Written problem A -
Please reproduce the review starting at "Sound Man: A Life Recording" and ending at "Rider Press, 2014)", substituting "Red Rider Press" for "Blue Rider Press".

Sound Man: A Life Recording Hits with The Rolling Stones, The Who, Led Zeppelin, The Eagles, Eric Clapton, Faces . . . by Glyn Johns (2014)

Sound Man: A Life
Recording Hits with The Rolling Stones, The Who, Led Zeppelin, The Eagles, Eric
Clapton, Faces
. . . by Glyn Johns (Blue Rider Press, 2014)
I see
this book as being part of a family of titles about and/or by key figures of
1960s and ‘70s pop and rock, who were not official members of any of the
groundbreaking acts. So I’m thinking about Jac Holzman’s book about his Elektra
label, Julian Dawson’s biography of Nicky Hopkins, Tony Visconti’s
autobiography, Robert Greenfield’s bio of Ahmet Ertegun, etc. Put in that context, Johns’s autobiography
neither soars above nor lingers behind the others in terms of writing quality
and level of potential interest to readers; it’s right in the middle of the
pack.

Johns’s
place as a significant person in the world of what we now call classic rock, is
unquestionable. As an engineer/producer he has to be seen at the very highest
tier in the realm of ‘60s and ‘70s studio craftsmen. The fact that he twiddled
knobs on albums made by The Rolling Stones, Beatles, and Led Zeppelin alone
grants him such credibility. But that’s just the beginning of his formidable
work. To read through the book’s selected discography of albums he worked on,
is to be astounded by just how many seminal records there are on which Johns had
his able hands.

Written problem B -
Render the entries as a JSON list of strings, one string per line, leaving out blank lines. Cover only the lines starting at the first line of the entries and ending at the line that contains "Write the LilyPond".

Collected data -

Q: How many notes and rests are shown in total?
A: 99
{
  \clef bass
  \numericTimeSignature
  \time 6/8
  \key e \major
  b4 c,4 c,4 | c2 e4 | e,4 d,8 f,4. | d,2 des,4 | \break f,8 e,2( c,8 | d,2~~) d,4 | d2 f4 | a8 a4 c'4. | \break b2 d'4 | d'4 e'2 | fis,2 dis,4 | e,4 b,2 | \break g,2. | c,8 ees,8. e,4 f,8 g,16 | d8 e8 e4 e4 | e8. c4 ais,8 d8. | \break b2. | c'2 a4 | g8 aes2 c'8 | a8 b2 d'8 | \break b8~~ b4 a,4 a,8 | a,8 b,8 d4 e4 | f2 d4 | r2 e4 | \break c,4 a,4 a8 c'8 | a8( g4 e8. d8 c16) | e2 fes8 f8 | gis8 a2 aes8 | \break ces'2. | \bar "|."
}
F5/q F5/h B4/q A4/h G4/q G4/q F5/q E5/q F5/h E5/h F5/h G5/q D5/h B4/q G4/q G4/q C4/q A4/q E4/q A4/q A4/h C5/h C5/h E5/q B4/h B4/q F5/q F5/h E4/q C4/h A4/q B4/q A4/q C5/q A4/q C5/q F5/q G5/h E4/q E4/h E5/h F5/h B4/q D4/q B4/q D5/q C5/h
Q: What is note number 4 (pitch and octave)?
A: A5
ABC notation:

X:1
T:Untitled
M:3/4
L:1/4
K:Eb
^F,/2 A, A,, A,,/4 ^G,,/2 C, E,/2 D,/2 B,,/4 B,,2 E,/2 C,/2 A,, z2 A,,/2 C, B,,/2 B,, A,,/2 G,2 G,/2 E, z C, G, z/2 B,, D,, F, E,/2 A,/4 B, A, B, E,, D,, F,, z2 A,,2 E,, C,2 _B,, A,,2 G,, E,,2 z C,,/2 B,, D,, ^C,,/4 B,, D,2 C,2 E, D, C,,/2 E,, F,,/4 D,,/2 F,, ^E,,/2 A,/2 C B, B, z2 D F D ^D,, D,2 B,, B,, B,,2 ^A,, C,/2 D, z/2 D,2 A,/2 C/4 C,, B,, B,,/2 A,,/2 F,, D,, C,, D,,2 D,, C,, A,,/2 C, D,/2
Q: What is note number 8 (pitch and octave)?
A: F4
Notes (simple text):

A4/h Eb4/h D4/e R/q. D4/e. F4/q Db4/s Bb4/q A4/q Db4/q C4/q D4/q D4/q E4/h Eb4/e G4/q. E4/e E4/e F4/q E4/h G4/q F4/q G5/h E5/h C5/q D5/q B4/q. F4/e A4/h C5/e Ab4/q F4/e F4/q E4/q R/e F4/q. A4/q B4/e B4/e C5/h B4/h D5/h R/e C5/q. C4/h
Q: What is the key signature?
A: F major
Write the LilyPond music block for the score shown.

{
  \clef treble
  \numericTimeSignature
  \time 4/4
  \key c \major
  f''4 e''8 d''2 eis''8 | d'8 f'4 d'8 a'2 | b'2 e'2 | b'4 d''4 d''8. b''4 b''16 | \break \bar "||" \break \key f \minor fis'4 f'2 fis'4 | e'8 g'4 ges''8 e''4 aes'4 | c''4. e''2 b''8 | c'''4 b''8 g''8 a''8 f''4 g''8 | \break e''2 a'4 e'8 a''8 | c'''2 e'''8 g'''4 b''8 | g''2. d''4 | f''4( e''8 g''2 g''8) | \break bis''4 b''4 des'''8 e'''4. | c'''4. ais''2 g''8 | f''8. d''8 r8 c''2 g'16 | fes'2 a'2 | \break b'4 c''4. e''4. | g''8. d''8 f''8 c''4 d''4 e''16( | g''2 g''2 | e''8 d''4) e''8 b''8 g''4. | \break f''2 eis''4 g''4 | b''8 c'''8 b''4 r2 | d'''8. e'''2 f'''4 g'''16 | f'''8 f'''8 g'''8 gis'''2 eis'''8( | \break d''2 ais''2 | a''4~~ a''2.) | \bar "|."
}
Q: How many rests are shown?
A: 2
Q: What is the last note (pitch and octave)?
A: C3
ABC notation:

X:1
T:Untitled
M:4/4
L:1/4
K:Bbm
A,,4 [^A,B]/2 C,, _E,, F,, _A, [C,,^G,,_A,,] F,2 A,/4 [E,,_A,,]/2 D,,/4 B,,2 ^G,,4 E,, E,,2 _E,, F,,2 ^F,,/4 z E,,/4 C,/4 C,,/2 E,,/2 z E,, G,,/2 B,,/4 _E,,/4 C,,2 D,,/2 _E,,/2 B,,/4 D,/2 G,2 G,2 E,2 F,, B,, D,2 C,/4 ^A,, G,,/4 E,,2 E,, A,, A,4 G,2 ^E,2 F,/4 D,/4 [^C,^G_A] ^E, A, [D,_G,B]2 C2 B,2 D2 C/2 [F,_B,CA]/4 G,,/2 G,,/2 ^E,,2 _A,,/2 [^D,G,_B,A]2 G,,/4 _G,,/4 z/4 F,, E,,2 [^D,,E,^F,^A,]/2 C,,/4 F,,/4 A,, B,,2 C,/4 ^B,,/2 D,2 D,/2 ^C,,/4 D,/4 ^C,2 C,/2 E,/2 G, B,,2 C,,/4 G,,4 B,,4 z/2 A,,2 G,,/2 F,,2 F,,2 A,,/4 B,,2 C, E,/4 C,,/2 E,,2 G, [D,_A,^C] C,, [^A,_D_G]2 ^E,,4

Exercise solution A -
Sound Man: A Life Recording Hits with The Rolling Stones, The Who, Led Zeppelin, The Eagles, Eric Clapton, Faces . . . by Glyn Johns (2014)

Sound Man: A Life
Recording Hits with The Rolling Stones, The Who, Led Zeppelin, The Eagles, Eric
Clapton, Faces
. . . by Glyn Johns (Red Rider Press, 2014)

Exercise solution B -
[
  "Q: How many notes and rests are shown in total?",
  "A: 99",
  "{",
  "  \\clef bass",
  "  \\numericTimeSignature",
  "  \\time 6/8",
  "  \\key e \\major",
  "  b4 c,4 c,4 | c2 e4 | e,4 d,8 f,4. | d,2 des,4 | \\break f,8 e,2( c,8 | d,2~~) d,4 | d2 f4 | a8 a4 c'4. | \\break b2 d'4 | d'4 e'2 | fis,2 dis,4 | e,4 b,2 | \\break g,2. | c,8 ees,8. e,4 f,8 g,16 | d8 e8 e4 e4 | e8. c4 ais,8 d8. | \\break b2. | c'2 a4 | g8 aes2 c'8 | a8 b2 d'8 | \\break b8~~ b4 a,4 a,8 | a,8 b,8 d4 e4 | f2 d4 | r2 e4 | \\break c,4 a,4 a8 c'8 | a8( g4 e8. d8 c16) | e2 fes8 f8 | gis8 a2 aes8 | \\break ces'2. | \\bar \"|.\"",
  "}",
  "F5/q F5/h B4/q A4/h G4/q G4/q F5/q E5/q F5/h E5/h F5/h G5/q D5/h B4/q G4/q G4/q C4/q A4/q E4/q A4/q A4/h C5/h C5/h E5/q B4/h B4/q F5/q F5/h E4/q C4/h A4/q B4/q A4/q C5/q A4/q C5/q F5/q G5/h E4/q E4/h E5/h F5/h B4/q D4/q B4/q D5/q C5/h",
  "Q: What is note number 4 (pitch and octave)?",
  "A: A5",
  "ABC notation:",
  "X:1",
  "T:Untitled",
  "M:3/4",
  "L:1/4",
  "K:Eb",
  "^F,/2 A, A,, A,,/4 ^G,,/2 C, E,/2 D,/2 B,,/4 B,,2 E,/2 C,/2 A,, z2 A,,/2 C, B,,/2 B,, A,,/2 G,2 G,/2 E, z C, G, z/2 B,, D,, F, E,/2 A,/4 B, A, B, E,, D,, F,, z2 A,,2 E,, C,2 _B,, A,,2 G,, E,,2 z C,,/2 B,, D,, ^C,,/4 B,, D,2 C,2 E, D, C,,/2 E,, F,,/4 D,,/2 F,, ^E,,/2 A,/2 C B, B, z2 D F D ^D,, D,2 B,, B,, B,,2 ^A,, C,/2 D, z/2 D,2 A,/2 C/4 C,, B,, B,,/2 A,,/2 F,, D,, C,, D,,2 D,, C,, A,,/2 C, D,/2",
  "Q: What is note number 8 (pitch and octave)?",
  "A: F4",
  "Notes (simple text):",
  "A4/h Eb4/h D4/e R/q. D4/e. F4/q Db4/s Bb4/q A4/q Db4/q C4/q D4/q D4/q E4/h Eb4/e G4/q. E4/e E4/e F4/q E4/h G4/q F4/q G5/h E5/h C5/q D5/q B4/q. F4/e A4/h C5/e Ab4/q F4/e F4/q E4/q R/e F4/q. A4/q B4/e B4/e C5/h B4/h D5/h R/e C5/q. C4/h",
  "Q: What is the key signature?",
  "A: F major",
  "Write the LilyPond music block for the score shown."
]